Article I wrote for
The Guardian
When I broke the neck of my sick
cat and then made a handbag of her skin, I honestly had no idea of
what I had got myself into.
The project was an artwork entitled My dearest cat Pinkeltje with
which I wanted to launch a discussion about the hypocrisy of how we
keep animals both as part of our families and simultaneously
as a comodity to be consumed. We live in a culture where the
origin of our food or clothing is seldom seen and we hand our sick
pets over to an expert to be given a lethal injection to end their
suffering. Did you know that there is still disagreement about the
‘painless’ euthanasia done performance by a
professional vet? People in rural areas, where they take such
matters into their own hands, laugh at these tales from the
city.
I uploaded a manual in which I described step-by-step how to kill
your cat and then how to prepare a bag of it. - I gave
presentations in which I described these acts.
Outcry from the online world followed. Blogs and activist sites
published stories about the atrocity I had committed: The killing
of my cat.
Chain mails rotated: “A sick woman has murdered her cat as
art and the bitch must die. Do not look at her website because she
earns money on that”. To them, the fact that I also had made
a purse out of her skin showed my disrespect towards the animal
kingdom all the more.
In the first few days that the story went online, more than 40,000
unique visitors visited my website and my mailbox was flooded with
violent threats and death wishes.
In 4 years I have received about 100,000 responses.
The senders came from all walks of life; visible because many
emails automatically included a signature with a link to a personal
or company website. They were easy to google.. Most hate mail came
from the combination of a false sense of anonymity and the idea
that everything digital is “not authentic”; I had the
impression that people who described graphically how they wanted to
tear me apart, rape me and bleed me to death would not say such
thing to my face.
People wished me things in which they themselves failed. One
morbidly obese woman who was very active on dieting forums cursed
my hideous appearance. Amateur Artists argued my failure as an
artist. Animal rights activists cursed my work because they
believed I encourage animal abuse.

→ **MATERIAL**
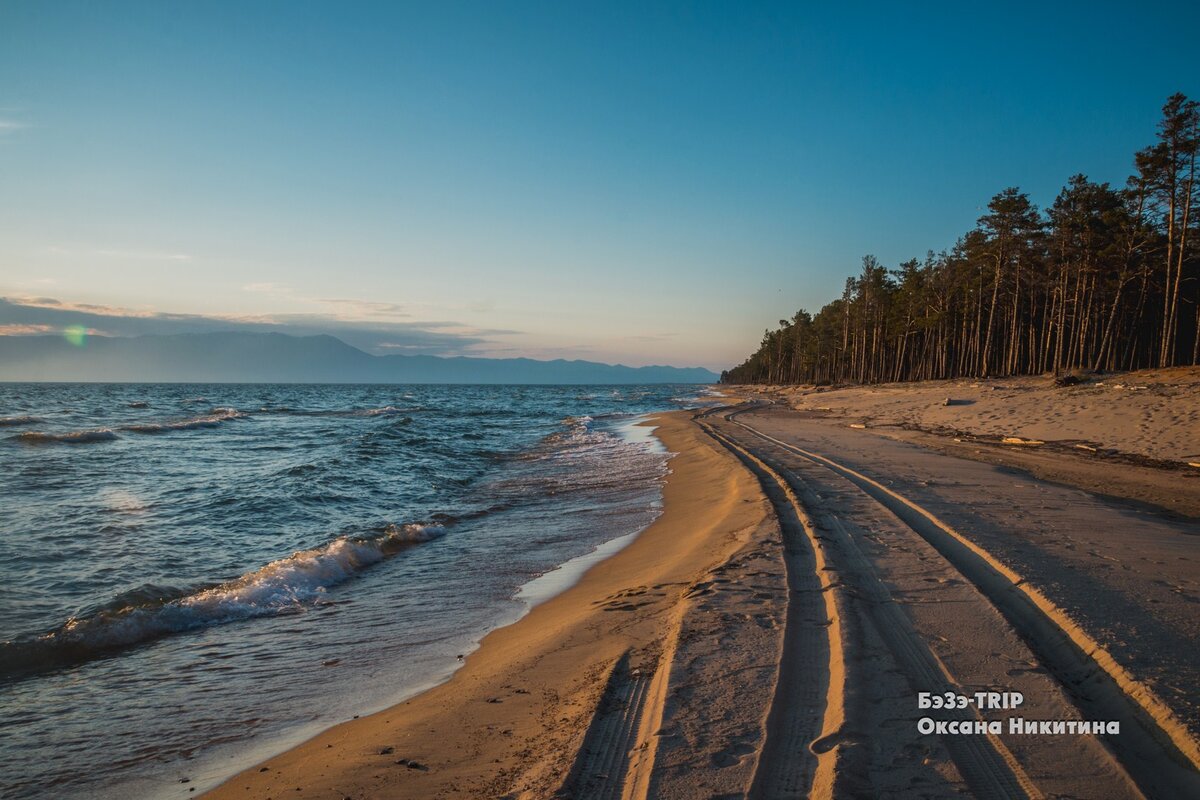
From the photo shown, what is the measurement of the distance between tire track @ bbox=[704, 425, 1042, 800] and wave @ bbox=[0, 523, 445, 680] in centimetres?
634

→ **TASK INSTRUCTIONS**
Using the Guardian article above, determine whether each statement agrees with it: (a) more than 40,000 unique visitors came to the website in the first few days after the story went online; (b) about 10,000 responses arrived over four years; (c) the project was titled My dearest cat Pinkeltje. For each, answer yes or no and quote the deciding words.

→ **RESULT BELOW**
(a) Yes: "In the first few days that the story went online, more than 40,000 unique visitors visited my website"
(b) No: "In 4 years I have received about 100,000 responses."
(c) Yes: "The project was an artwork entitled My dearest cat Pinkeltje"